Ainsi, la cabane est un lieu de contradictions, un espace du paradoxe à la fois motif récurrent de la culture américaine et lieu subjectif, « psychique » (Tiberghien, 2014, p.46). À la croisée des espaces physique et imaginaire, la cabane procède par inclusion et exclusion et permet à l’adolescent de proposer un « désordre organisé » qui lui soit propre dans une réappropriation des normes sociales qui traversent l’espace du foyer familial. En ce sens, l’espace transitionnel de la cabane fait écho aux différents moments de jeu qui ponctuent la fiction. Le jeu construit ainsi un espace utopique, une « aire intermédiaire » (Bailly, 2001, p.43) n’existant que dans la façon dont il est performé dans l’imaginaire des enfants. Dans l’asile que constitue l’espace utopique ou hétérotopique, le corps, « petit noyau utopique », va pouvoir devenir le point d’ancrage privilégié « à partir duquel », selon les termes de Michel Foucault, « je rêve, je parle, j’avance, j’imagine, je perçois les choses en leur place et je les nie aussi par le pouvoir indéfini des utopies que j’imagine » (Foucault, 2012, p. 15). Le corps qui assure à la fois la scission et la relation du sujet au monde, s’il limite l’individu en tant que « topie impitoyable » le soumettant constamment à l’observation, la saisie et l’épreuve de l’autre, devient ici le ferment des fantasmes et des désirs abrités par l’espace utopique de la cabane. L’entre-deux représenté par la cabane peut alors libérer le corps pour en faire le lieu d’une utopie absolue.

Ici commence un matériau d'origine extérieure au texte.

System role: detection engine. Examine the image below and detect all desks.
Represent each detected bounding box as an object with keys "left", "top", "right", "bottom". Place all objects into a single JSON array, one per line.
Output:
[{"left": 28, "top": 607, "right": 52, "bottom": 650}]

La façon dont le corps abrité dans l’espace hétérotopique créé par les deux fillettes tente de se construire hors de tout regard normatif apparaît également par le biais du montage de cette séquence inaugurale.
Le film opère ainsi un « tressage des discours » (Barthes, 1977, p. 6) en mettant en regard les plans sur Betsy et Lou avec les cartons du générique présentant, juxtaposées aux noms des membres de l’équipe du film, des visages figés de petites filles photographiées de façon très conventionnelle en plan serré de face ou de trois quarts face.
Si une forme d’hétérogénéité peut apparaître de prime abord en raison de l’effet d’éclatement produit par la multiplication des cadres à l’image, la succession des portraits produite par le montage met en exergue le caractère répétitif et normatif de ces photographies. La multiplication des visages ainsi que la brièveté de leur affichage à l’écran biffent les particularités propres à chaque enfant au point d’aboutir à la modélisation de l’image de la petite fille comme catégorie générique. Les portraits, en uniformisant les fillettes dans les mêmes cadrages et les mêmes pauses, figurent ce que la société, à une époque donnée, érige comme référence et comme modèle. L’effet d’uniformisation perçu est d’autant plus grand que le format du cadre ne permet pas au spectateur de voir clairement les détails de chaque visage. En inscrivant et en figeant les identités individuelles dans une même matrice, le format/age du portrait fait prévaloir la norme et la copie sur l’hétérogénéité et la singularité des visages.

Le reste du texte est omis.